Commutative algebras of series
Lorenzo Clemente
TL;DR
This work studies a broad, coinductive family of binary products on formal power series in noncommuting indeterminates, defined by product rules $P$, and the resulting automata-theoretic classes. It provides a complete equational characterization: a BAC $P$-product arises exactly when $P$ is a special, simple rule with parameters satisfying $\alpha\gamma=\beta(\beta-1)$, yielding explicit instances such as Hadamard, shuffle, and infiltration. The authors prove that the corresponding $P$-automata form a robust, finitely-state-equivalent framework whose semantics is a homomorphism of commutative $\mathbb{Q}$-algebras, and they show decidability of the equivalence problem for finite-variable polynomial $P$-automata via Hilbert’s basis theorem, unifying and extending known results.

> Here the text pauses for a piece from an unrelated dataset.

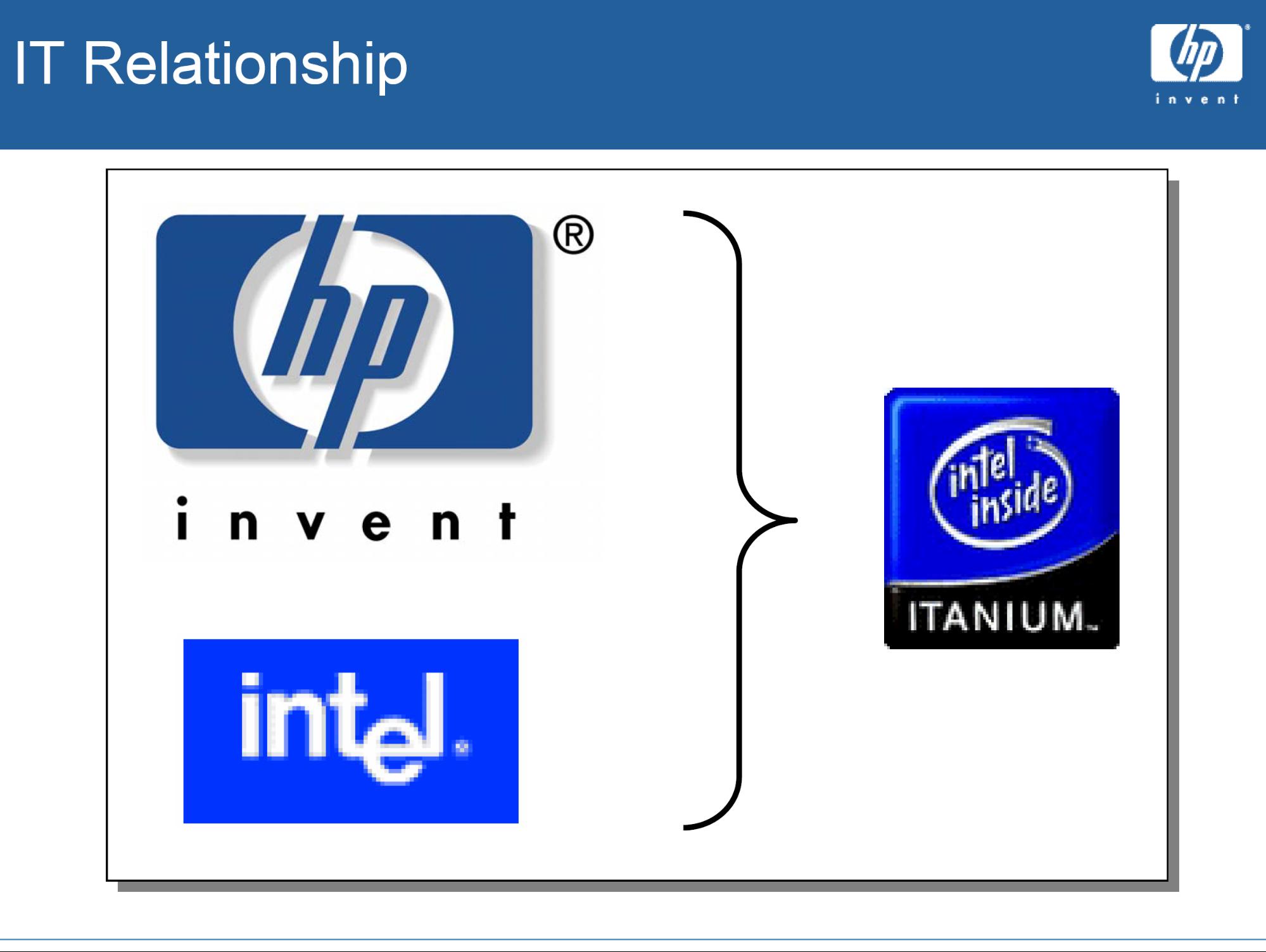 照片中提到了IT Relationship、invent、®,跟康柏、英特爾有關,包含了惠普32 GB PenDrive、USB閃存盤、電腦、USB、生命值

The work also places the theory in a coalgebraic GSOS setting and formalizes the key results in Agda, highlighting both theoretical and practical implications for deciding equivalence in infinite-state weighted automata models.
Abstract
We consider a large family of product operations of formal power series in noncommuting indeterminates, the classes of automata they define, and the respective equivalence problems. A $P$-product of series is defined coinductively by a polynomial product rule $P$, which gives a recursive recipe to build the product of two series as a function of the series themselves and their derivatives. The first main result of the paper is a complete and decidable characterisation of all product rules $P$ giving rise to $P$-products which are bilinear, associative, and commutative. The characterisation shows that there are infinitely many such products, and in particular it applies to the notable Hadamard, shuffle, and infiltration products from the literature. Every $P$-product gives rise to the class of $P$-automata, an infinite-state model where states are terms. The second main result of the paper is that the equivalence problem for $P$-automata is decidable for $P$-products satisfying our characterisation. This explains, subsumes, and extends known results from the literature on the Hadamard, shuffle, and infiltration automata. We have formalised most results in the proof assistant Agda.